Extracted information: Begin

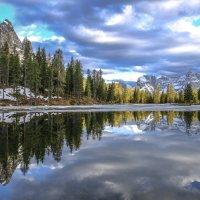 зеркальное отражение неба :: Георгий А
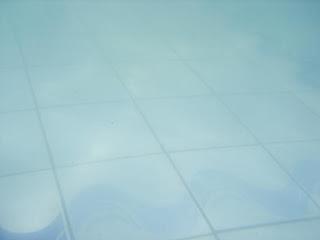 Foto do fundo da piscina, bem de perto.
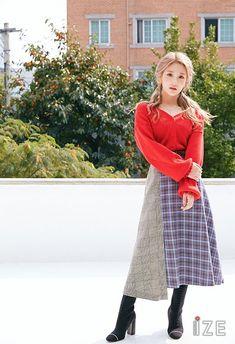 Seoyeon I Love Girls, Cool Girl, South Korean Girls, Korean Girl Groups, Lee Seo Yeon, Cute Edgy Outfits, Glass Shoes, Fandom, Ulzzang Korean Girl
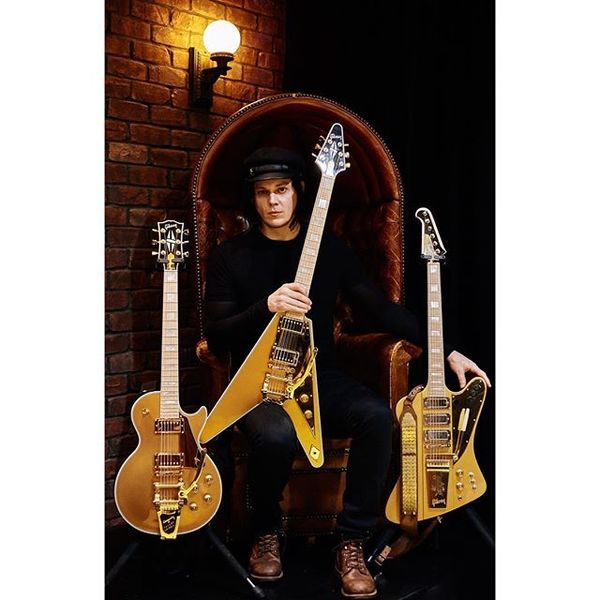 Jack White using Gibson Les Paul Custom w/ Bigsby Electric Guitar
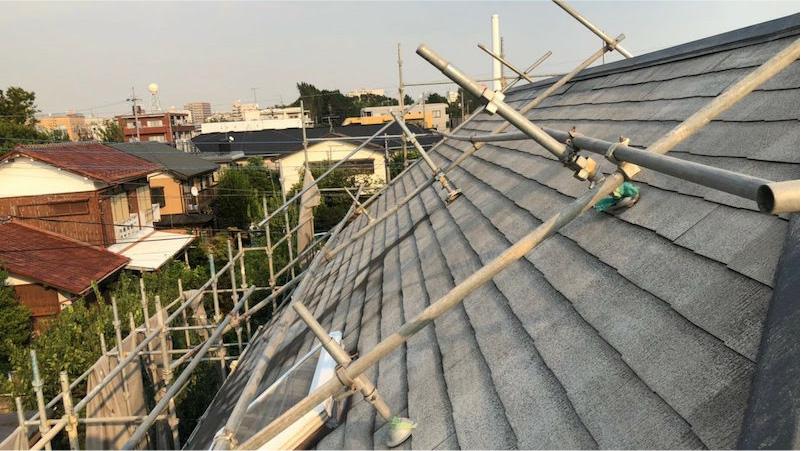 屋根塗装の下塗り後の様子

Extracted information: End
Extracted information: Begin

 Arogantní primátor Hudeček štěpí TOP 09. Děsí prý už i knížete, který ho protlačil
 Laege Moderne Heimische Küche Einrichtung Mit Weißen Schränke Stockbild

Extracted information: End
Extracted information: Begin

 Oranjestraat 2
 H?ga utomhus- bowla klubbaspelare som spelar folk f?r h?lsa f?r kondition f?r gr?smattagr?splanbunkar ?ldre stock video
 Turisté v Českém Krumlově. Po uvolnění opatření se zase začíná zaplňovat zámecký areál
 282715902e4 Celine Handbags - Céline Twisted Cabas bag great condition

Extracted information: End

Above are some records. Output exactly the lines from the one that contains "Foto do fundo da piscina, bem de perto." to the one that contains "屋根塗装の下塗り後の様子", keeping both, and omit the pictures.

## Exercise answer
 Foto do fundo da piscina, bem de perto.
 Seoyeon I Love Girls, Cool Girl, South Korean Girls, Korean Girl Groups, Lee Seo Yeon, Cute Edgy Outfits, Glass Shoes, Fandom, Ulzzang Korean Girl
 Jack White using Gibson Les Paul Custom w/ Bigsby Electric Guitar
 屋根塗装の下塗り後の様子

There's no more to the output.